**AIM OF THE TASK:** Find every line below that contains the string "meters" and copy each of those lines in full.

>> START LISTED ENTRIES

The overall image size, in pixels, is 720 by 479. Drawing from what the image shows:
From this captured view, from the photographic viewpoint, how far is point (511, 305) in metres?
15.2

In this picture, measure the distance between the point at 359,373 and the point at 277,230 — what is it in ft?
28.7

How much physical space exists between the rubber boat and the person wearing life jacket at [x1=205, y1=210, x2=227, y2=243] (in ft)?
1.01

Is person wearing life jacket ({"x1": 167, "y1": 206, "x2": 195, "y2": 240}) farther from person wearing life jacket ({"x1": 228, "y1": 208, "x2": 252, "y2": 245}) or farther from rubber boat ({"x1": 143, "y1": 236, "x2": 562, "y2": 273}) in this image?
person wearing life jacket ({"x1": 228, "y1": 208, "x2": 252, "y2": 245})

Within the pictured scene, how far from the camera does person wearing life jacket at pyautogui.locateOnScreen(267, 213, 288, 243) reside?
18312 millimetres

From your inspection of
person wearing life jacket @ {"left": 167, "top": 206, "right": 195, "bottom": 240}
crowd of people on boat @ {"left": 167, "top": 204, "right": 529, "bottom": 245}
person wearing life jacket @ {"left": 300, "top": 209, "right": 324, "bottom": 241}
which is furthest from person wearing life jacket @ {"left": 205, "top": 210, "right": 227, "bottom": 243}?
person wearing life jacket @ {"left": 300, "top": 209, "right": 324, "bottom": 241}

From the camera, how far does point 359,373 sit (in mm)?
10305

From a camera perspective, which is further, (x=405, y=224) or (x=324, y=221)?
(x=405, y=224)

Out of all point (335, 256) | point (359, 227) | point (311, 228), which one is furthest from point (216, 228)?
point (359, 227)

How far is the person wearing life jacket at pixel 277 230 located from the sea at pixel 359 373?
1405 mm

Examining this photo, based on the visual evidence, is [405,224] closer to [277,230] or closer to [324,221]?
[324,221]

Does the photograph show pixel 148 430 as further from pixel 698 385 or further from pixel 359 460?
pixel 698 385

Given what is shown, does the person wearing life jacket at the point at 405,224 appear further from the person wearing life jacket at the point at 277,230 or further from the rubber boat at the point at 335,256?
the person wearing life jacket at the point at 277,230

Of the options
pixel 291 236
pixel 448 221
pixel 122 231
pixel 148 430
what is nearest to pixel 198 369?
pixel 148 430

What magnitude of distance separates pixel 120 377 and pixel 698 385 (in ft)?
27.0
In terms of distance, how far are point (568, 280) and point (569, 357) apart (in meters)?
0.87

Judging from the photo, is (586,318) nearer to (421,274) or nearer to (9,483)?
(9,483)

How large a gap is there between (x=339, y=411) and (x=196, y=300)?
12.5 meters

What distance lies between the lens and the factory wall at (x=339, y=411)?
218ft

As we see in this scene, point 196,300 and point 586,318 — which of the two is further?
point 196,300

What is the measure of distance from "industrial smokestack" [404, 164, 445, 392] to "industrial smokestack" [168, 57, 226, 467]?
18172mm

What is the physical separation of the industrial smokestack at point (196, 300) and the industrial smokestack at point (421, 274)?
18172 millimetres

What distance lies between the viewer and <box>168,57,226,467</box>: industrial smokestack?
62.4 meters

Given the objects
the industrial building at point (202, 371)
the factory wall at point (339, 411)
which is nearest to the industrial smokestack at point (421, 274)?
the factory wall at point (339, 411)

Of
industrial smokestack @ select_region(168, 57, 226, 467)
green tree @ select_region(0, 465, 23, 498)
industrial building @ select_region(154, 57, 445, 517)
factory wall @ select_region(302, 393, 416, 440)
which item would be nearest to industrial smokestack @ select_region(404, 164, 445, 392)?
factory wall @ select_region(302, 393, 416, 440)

>> END LISTED ENTRIES

**ANSWER FOR THIS EXERCISE:**
In terms of distance, how far are point (568, 280) and point (569, 357) apart (in meters)?
12.5 meters
62.4 meters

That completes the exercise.